WHAT YOU NEED TO DO =>
1. In the text on the Eames suspension case, on what date was the Grafton County Attorney acquitted of two of the charges?
2. Continue the text on the Eames suspension case from the point where it stops.

TEXT =>
╔══

The facts of Eames are instructive on the standard by which the propriety of suspension must be determined. In Eames, the Grafton County Attorney was charged with two misdemeanor charges of obscenity on June 28, 1974, for exhibiting two allegedly obscene movies. On July 1, 1974, after the County Attorney was charged with two other misdemeanors for exhibiting the same two movies on different days, the Attorney General advised him he could not exercise any of his law enforcement duties. On July 10, 1974 the Grafton County Attorney filed a petition for injunction in the Grafton County Superior Court, seeking to enjoin the Attorney General's actions. On July 23, 1974, a trial was held on the obscenity charges in a municipal court and the plaintiff was found guilty. He appealed for trial de novo to the Grafton County Superior Court where, following a two and one-half week trial, on October 22, 1974, he was acquitted of two of the charges and the jury deadlocked on two others. In its opinion, dated February 28, 1975, the Supreme Court noted that a retrial would be held on the deadlocked charges. In upholding the suspension of the County Attorney, the Court stated:
We hold that the temporary suspension of the county attorney from the exercise of his law enforcement duties while criminal charges are pending against him falls within both the statutory and common law powers of the attorney general and that there will be no abuse of discretion if the pending charges are promptly tried. The denial of injunctive relief by the trial court was therefore proper.Eames, 115 N.H. at 93 (Emphasis supplied).
The Complaint in this case challenges the discretionary decision by the Attorney-General to suspend the County Attorney, It is common sense that if the suspension were to become indefinite, it would constitute a removal proceeding under RSA 661:9, IV. But the record of the Eames case establishes that the Supreme Court did not believe that suspension from a period of July through February, based on the pendency of misdemeanor complaints, constituted an abuse of discretion.
Since the eases were appealed for a trial de novo, it is obvious that the four obscenity charges must have been misdemeanors; once the County Attorney was found guilty in the district court and appealed for a trial de novo, the parties stood "as though there has been no trial." State v. Cook, 96 N.H. 212, 214 (1950) Moreover, the County Attorney was found not guilty of two charges in the Superior Court in October and, according to the record of the case, reelected during the pendency of the criminal .proceedings.

╚══

SUPPLIED INFORMATION =>
╔══

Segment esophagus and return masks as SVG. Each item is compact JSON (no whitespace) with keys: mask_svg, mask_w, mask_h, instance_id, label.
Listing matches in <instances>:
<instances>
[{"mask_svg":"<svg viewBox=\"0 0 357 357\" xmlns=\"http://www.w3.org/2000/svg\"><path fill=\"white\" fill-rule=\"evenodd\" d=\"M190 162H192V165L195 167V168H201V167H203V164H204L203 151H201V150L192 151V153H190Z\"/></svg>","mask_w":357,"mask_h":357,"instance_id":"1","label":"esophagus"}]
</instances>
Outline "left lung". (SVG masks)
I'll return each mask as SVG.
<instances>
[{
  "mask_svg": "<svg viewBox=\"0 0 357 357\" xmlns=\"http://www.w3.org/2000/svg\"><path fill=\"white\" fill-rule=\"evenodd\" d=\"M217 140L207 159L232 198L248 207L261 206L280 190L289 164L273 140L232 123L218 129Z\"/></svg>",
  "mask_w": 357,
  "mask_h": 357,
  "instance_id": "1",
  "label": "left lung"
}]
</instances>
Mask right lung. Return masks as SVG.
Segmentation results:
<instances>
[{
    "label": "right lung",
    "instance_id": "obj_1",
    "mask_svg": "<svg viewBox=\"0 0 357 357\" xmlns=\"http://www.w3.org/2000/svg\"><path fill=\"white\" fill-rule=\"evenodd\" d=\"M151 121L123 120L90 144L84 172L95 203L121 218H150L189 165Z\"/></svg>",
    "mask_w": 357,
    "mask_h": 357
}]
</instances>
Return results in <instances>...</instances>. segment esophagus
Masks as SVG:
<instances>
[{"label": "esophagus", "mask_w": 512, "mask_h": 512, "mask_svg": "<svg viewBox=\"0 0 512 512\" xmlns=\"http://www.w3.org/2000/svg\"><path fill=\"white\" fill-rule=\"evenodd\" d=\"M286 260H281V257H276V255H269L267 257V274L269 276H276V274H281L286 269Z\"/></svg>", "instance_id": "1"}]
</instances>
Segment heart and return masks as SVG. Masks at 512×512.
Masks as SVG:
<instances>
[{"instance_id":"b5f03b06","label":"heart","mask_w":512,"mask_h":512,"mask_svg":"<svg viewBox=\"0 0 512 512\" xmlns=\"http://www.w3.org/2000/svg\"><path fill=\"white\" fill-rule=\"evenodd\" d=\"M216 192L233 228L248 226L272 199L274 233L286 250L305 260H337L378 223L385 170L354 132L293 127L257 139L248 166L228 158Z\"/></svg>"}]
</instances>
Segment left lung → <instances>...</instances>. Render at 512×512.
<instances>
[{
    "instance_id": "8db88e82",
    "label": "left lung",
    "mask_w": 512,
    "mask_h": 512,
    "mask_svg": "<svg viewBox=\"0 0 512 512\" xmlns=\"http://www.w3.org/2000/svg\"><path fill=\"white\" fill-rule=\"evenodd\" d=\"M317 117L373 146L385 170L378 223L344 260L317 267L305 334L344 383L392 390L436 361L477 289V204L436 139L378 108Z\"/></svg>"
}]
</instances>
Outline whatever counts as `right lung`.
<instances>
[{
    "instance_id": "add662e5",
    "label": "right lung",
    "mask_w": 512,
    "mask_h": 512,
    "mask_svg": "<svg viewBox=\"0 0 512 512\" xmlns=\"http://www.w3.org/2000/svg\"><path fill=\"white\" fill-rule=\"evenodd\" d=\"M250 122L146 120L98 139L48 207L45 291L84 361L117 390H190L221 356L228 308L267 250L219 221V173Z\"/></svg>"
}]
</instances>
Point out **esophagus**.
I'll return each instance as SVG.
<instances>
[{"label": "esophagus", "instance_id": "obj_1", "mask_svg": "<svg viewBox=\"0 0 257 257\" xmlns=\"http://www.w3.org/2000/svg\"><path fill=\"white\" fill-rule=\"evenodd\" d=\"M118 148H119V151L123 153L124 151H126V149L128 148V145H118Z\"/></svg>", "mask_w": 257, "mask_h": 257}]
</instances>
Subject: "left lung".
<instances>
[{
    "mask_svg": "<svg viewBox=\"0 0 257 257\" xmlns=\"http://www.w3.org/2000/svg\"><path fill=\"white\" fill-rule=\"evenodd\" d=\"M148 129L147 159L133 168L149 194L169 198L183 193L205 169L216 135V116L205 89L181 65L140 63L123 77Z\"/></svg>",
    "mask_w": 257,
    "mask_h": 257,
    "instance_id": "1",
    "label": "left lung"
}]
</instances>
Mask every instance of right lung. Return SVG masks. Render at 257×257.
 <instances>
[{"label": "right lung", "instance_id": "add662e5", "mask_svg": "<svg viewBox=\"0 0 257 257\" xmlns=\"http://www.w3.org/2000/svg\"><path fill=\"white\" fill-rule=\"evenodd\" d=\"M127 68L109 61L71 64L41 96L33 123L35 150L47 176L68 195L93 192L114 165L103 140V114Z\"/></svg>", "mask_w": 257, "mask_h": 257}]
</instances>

╚══

ANSWER SET =>
1. October 22, 1974

2.
III
The difference in this case is that County- Attorney Reams has not been charged with a crime. Apparently reasoning that the charging decision in Eames was a sufficient basis for the Attorney General's action, in lieu of a factual hearing on the reasons for the suspension, the Attorney General submitted a summary of the investigation to date to the Court for in camera review by the Court, arguing that the in camera review would provide an adequate substitute for institution of a charge. (Memo, of Law in Support of Obj. to Compl. For Declaratory Relief 8-9.) However, the Attorney General cited no authority for this proposition, and the Court is not aware of any authority which would authorize such a procedure. Moreover, the Court believes that in camera review would not satisfy County Attorney Reams' rights. The Court did not review the summary, and it was returned to the Attorney General.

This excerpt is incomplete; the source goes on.